Exercise goal ->
Turn the records below into a numbered list with one line per item, and skip any blank lines. Leave the pictures out.

-*-*-

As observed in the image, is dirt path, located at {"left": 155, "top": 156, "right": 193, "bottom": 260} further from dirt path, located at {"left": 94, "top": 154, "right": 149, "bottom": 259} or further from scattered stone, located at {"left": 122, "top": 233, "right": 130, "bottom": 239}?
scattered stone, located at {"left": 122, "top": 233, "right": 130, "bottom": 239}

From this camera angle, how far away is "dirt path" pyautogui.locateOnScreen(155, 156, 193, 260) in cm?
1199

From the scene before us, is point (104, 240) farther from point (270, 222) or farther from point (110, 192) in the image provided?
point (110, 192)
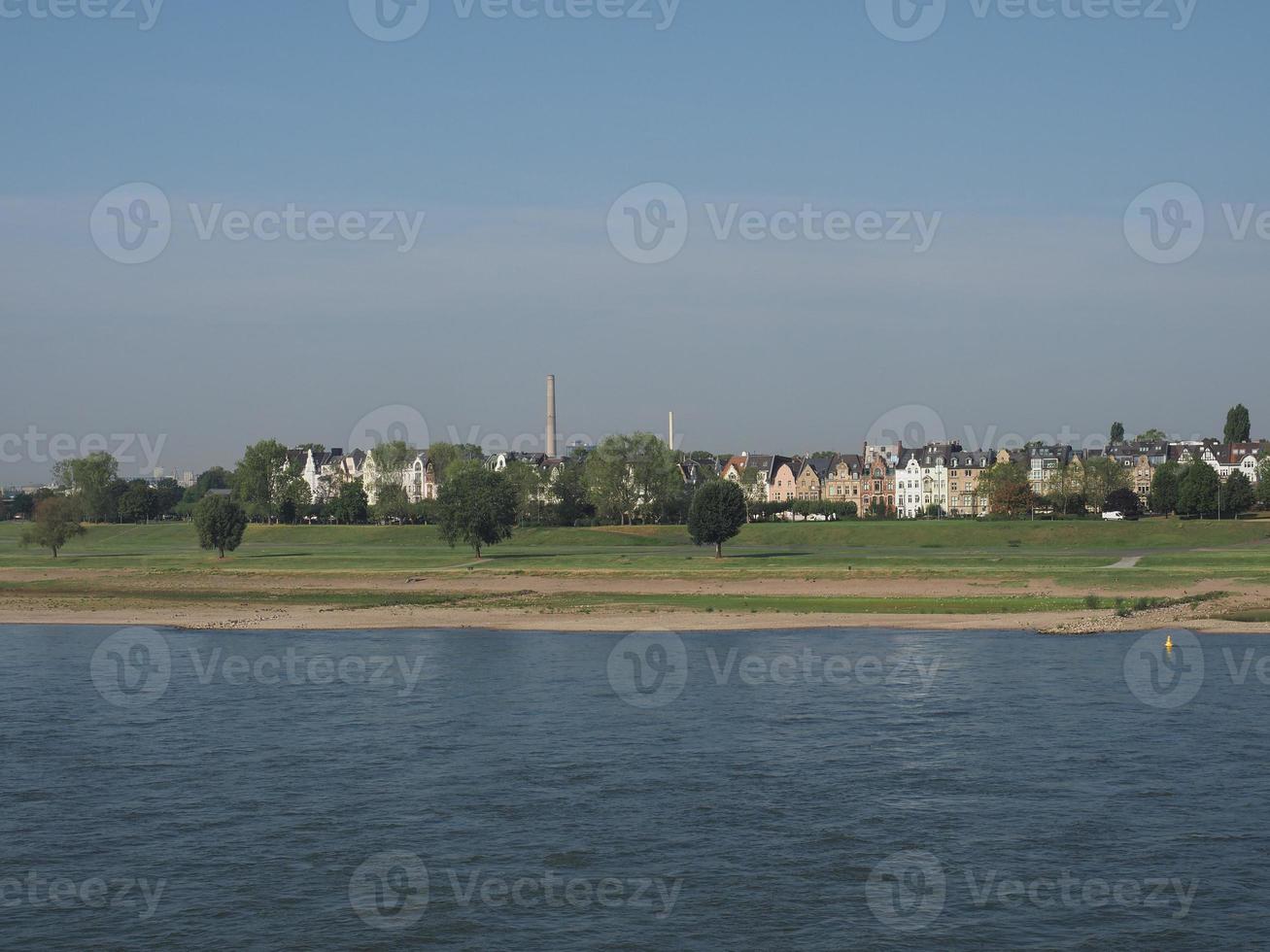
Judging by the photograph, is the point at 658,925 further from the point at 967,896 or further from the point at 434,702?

-*-*-

Solved problem ->
1. As observed in the image, is dirt path, located at {"left": 155, "top": 156, "right": 193, "bottom": 260} further from dirt path, located at {"left": 94, "top": 154, "right": 149, "bottom": 259} or further from scattered stone, located at {"left": 122, "top": 233, "right": 130, "bottom": 239}?
2. scattered stone, located at {"left": 122, "top": 233, "right": 130, "bottom": 239}
3. From this camera angle, how far away is "dirt path" pyautogui.locateOnScreen(155, 156, 193, 260) in cm?
4. 1199
5. From the scene before us, is point (104, 240) farther from point (270, 222) or farther from point (110, 192) in the image provided?
6. point (110, 192)
7. Judging by the photograph, is the point at 658,925 further from the point at 967,896 or further from the point at 434,702?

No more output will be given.